TRESOR DE LA PAROLE

28e dimanche du Temps ordinaire

13 octobre 2019

Évangile de Jésus Christ selon saint Luc (Lc 17,11-19)
En ce temps-là, Jésus, marchant vers Jérusalem, traversait la région située entre la Samarie et la Galilée. Comme il entrait dans un village, dix lépreux vinrent à sa rencontre. Ils s’arrêtèrent à distance et lui crièrent :
« Jésus, maître, prends pitié de nous. »
À cette vue, Jésus leur dit :
« Allez vous montrer aux prêtres. »
En cours de route, ils furent purifiés.

L’un d’eux, voyant qu’il était guéri, revint sur ses pas, en glorifiant Dieu à pleine voix. Il se jeta face contre terre aux pieds de Jésus en lui rendant grâce.
Or, c’était un Samaritain.
Alors Jésus prit la parole en disant :
« Tous les dix n’ont-ils pas été purifiés ? Les neuf autres, où sont-ils ? Il ne s’est trouvé parmi eux que cet étranger pour revenir sur ses pas et rendre gloire à Dieu ! »
Jésus lui dit :
« Relève-toi et va : ta foi t’a sauvé. »

Quoi de neuf ?

L'attitude de Jésus peut déconcerter dans cette page d'Evangile. On l'imagine mal dire "Alors ? Merci qui ?!?" après chaque guérison, ou râlant si l'applaudimètre n'est pas au rendez-vous après chaque miracle et prodige effectués... Et pourtant aujourd'hui il dit : "Et les 9 autres ? où sont-ils ?"...
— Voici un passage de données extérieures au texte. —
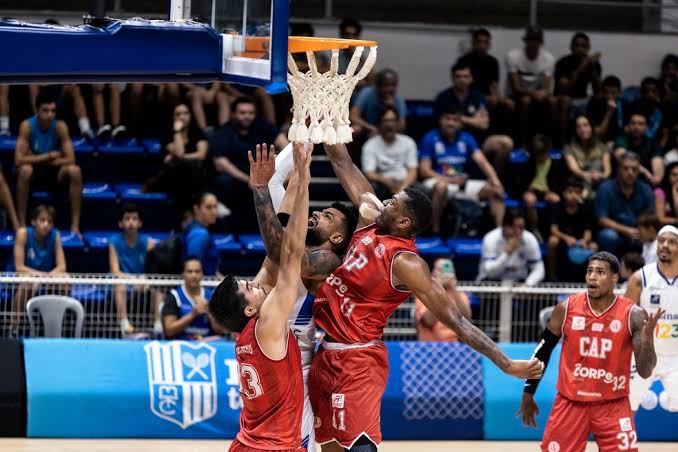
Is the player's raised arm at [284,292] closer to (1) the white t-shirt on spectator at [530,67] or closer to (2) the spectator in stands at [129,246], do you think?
(2) the spectator in stands at [129,246]

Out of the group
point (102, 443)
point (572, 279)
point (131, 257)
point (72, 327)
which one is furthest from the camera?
point (572, 279)

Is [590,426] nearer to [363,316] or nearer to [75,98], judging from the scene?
[363,316]

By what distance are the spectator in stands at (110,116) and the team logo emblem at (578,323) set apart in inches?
275

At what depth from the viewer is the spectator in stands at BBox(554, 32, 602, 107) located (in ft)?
49.8

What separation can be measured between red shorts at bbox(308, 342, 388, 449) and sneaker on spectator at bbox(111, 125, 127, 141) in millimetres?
7220

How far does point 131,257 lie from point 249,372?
5582 millimetres

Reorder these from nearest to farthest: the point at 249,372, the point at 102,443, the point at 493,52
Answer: the point at 249,372 → the point at 102,443 → the point at 493,52

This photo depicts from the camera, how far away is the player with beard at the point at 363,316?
23.5ft

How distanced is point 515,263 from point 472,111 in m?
2.74

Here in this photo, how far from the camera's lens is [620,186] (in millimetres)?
13344

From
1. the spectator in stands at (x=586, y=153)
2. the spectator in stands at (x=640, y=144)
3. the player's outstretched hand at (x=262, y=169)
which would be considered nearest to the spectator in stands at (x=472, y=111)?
the spectator in stands at (x=586, y=153)

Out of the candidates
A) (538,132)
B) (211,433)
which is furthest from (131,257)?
(538,132)

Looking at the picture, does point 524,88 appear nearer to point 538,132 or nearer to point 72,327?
point 538,132

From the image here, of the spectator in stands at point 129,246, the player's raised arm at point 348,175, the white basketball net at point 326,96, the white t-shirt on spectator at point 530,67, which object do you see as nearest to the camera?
the white basketball net at point 326,96
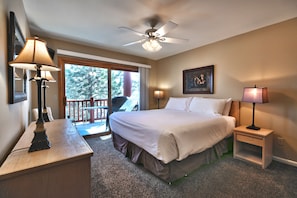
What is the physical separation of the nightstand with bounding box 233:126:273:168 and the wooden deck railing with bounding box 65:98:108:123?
327 centimetres

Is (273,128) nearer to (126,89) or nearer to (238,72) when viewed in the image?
(238,72)

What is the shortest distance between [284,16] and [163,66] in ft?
9.95

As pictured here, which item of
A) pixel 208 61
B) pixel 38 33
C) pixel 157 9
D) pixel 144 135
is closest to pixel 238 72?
pixel 208 61

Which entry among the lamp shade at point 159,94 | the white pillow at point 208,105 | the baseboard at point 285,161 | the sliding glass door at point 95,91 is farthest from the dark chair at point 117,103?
the baseboard at point 285,161

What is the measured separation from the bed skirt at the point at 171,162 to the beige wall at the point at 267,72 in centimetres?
83

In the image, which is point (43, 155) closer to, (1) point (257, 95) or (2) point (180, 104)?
(1) point (257, 95)

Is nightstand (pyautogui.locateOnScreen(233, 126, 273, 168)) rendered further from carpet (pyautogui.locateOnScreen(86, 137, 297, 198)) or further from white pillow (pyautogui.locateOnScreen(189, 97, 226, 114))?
white pillow (pyautogui.locateOnScreen(189, 97, 226, 114))

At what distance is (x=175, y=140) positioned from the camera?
172 centimetres

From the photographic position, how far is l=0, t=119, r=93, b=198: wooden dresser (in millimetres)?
754

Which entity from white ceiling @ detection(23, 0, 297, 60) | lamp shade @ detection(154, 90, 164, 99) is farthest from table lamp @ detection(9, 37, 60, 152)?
lamp shade @ detection(154, 90, 164, 99)

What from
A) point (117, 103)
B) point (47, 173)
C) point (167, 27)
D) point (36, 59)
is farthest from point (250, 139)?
point (117, 103)

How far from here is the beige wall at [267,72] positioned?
229 cm

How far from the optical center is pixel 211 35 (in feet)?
9.63

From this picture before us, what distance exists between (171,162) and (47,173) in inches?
53.6
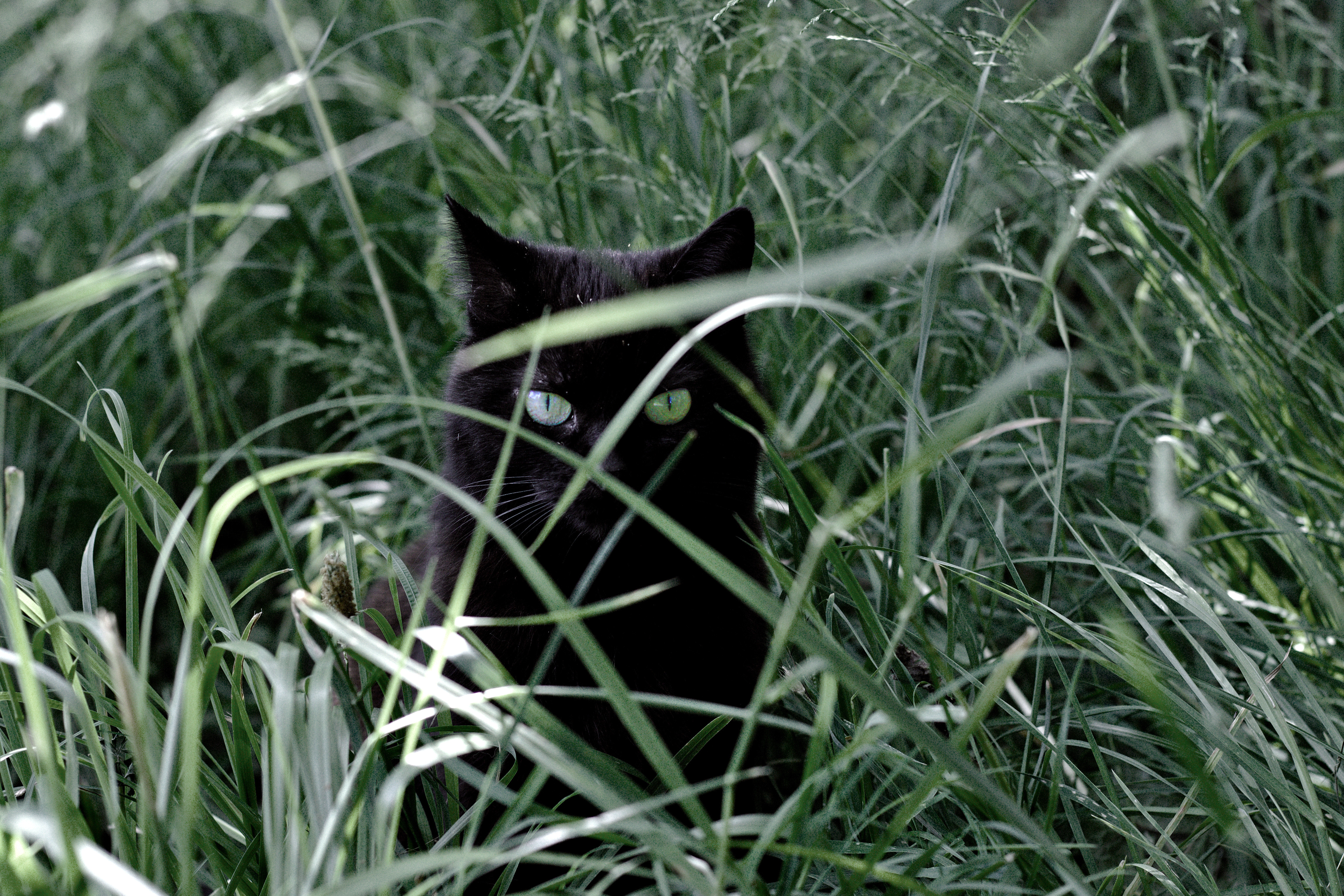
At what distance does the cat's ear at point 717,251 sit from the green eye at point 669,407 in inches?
6.6

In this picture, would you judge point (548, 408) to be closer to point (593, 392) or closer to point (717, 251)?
point (593, 392)

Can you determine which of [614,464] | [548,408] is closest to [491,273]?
[548,408]

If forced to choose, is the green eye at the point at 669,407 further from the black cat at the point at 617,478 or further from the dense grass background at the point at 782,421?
the dense grass background at the point at 782,421

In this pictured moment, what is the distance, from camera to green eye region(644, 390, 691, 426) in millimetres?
1198

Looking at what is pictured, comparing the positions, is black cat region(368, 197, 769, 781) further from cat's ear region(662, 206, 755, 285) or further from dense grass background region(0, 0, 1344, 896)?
dense grass background region(0, 0, 1344, 896)

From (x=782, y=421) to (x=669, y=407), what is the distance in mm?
479

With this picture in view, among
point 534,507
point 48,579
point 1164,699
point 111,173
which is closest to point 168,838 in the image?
point 48,579

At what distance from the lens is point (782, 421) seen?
5.42 feet

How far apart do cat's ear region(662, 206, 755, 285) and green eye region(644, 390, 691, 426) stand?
169mm

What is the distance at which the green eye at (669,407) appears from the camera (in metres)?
1.20

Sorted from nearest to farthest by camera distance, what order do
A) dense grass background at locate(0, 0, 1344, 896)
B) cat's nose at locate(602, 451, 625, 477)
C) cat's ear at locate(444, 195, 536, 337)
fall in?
1. dense grass background at locate(0, 0, 1344, 896)
2. cat's nose at locate(602, 451, 625, 477)
3. cat's ear at locate(444, 195, 536, 337)

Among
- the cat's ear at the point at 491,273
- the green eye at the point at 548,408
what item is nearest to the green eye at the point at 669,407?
the green eye at the point at 548,408

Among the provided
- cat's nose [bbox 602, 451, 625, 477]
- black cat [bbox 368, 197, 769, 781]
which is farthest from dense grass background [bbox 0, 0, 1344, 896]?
cat's nose [bbox 602, 451, 625, 477]

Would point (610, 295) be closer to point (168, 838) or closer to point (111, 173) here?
point (168, 838)
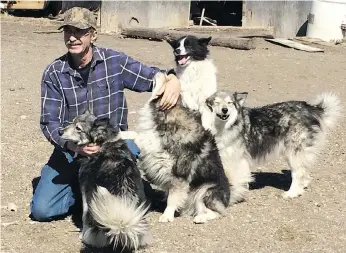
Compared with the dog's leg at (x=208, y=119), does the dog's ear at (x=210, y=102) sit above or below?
above

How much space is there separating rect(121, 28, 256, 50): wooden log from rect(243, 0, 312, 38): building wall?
244cm

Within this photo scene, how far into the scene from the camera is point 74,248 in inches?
173

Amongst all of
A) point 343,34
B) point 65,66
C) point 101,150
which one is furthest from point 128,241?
point 343,34

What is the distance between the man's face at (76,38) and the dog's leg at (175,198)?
1.30 metres

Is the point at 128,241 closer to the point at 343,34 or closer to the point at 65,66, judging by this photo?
the point at 65,66

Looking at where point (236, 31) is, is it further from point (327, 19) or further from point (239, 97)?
point (239, 97)

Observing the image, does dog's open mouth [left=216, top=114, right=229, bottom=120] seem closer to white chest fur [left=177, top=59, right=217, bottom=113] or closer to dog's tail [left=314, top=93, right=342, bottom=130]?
white chest fur [left=177, top=59, right=217, bottom=113]

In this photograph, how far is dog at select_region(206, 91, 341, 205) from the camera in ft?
17.8

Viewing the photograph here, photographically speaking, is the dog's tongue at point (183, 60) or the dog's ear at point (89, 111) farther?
the dog's tongue at point (183, 60)

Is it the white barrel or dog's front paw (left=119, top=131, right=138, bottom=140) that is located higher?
the white barrel

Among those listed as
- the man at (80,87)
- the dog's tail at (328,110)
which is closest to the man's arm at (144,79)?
the man at (80,87)

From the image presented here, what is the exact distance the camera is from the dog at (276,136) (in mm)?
5422

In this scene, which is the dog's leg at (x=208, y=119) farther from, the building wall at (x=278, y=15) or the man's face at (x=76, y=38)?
the building wall at (x=278, y=15)

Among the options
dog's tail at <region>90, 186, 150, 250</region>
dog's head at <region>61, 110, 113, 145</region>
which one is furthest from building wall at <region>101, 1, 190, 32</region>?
dog's tail at <region>90, 186, 150, 250</region>
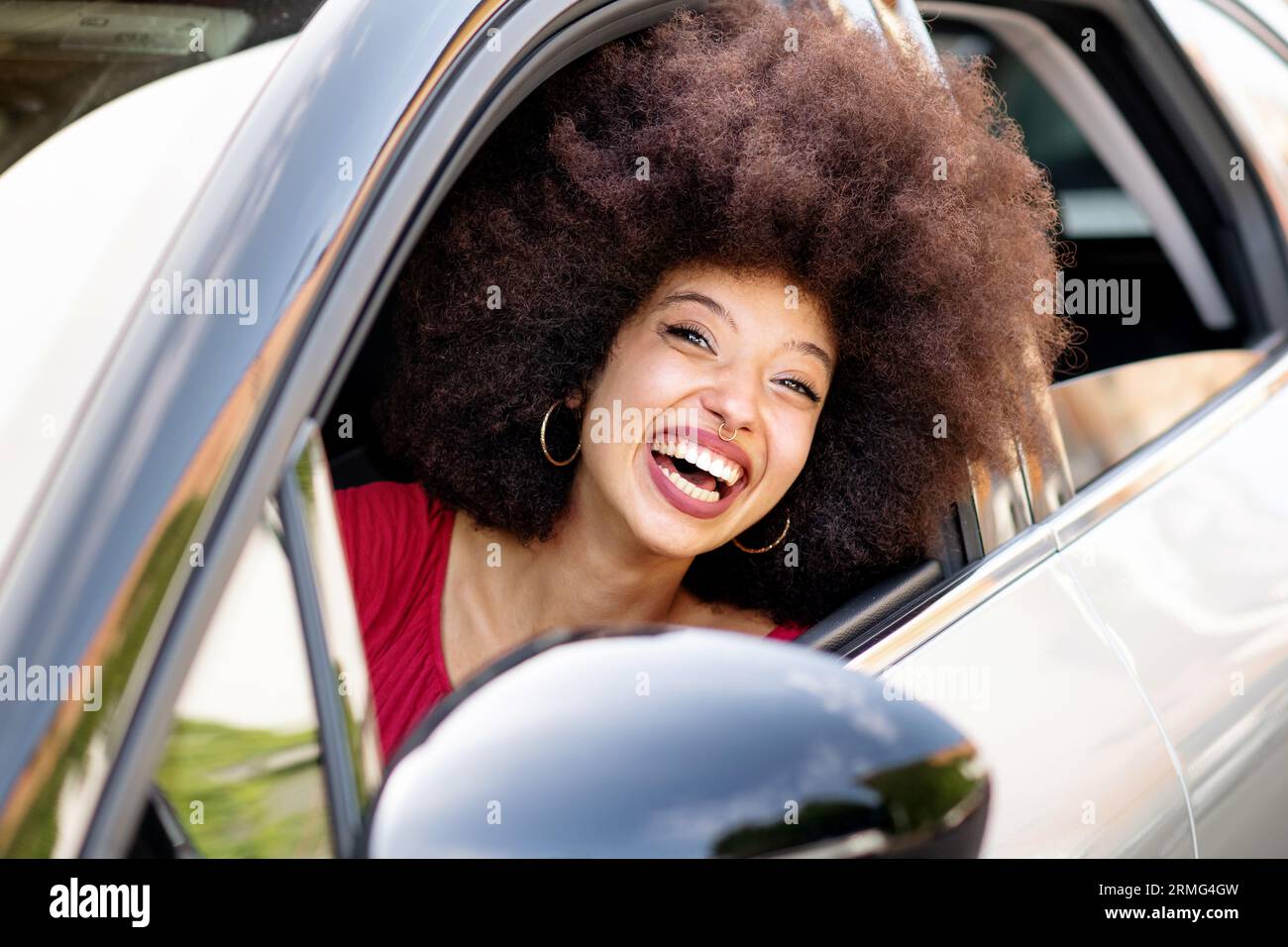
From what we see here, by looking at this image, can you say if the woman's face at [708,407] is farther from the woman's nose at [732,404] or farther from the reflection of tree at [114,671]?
the reflection of tree at [114,671]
Cette histoire attire l'attention sur le fait que ce n'est pas la démarche d'aller voir les prêtres, faite dans son entièreté, qui a guéri ces hommes. Comme s'il s'était s'agit de suivre à la lettre les prescriptions d'une ordonnance d'un médecin... et où tout le mérite ne revient qu'à moi qui ait été sérieuse et obéissante.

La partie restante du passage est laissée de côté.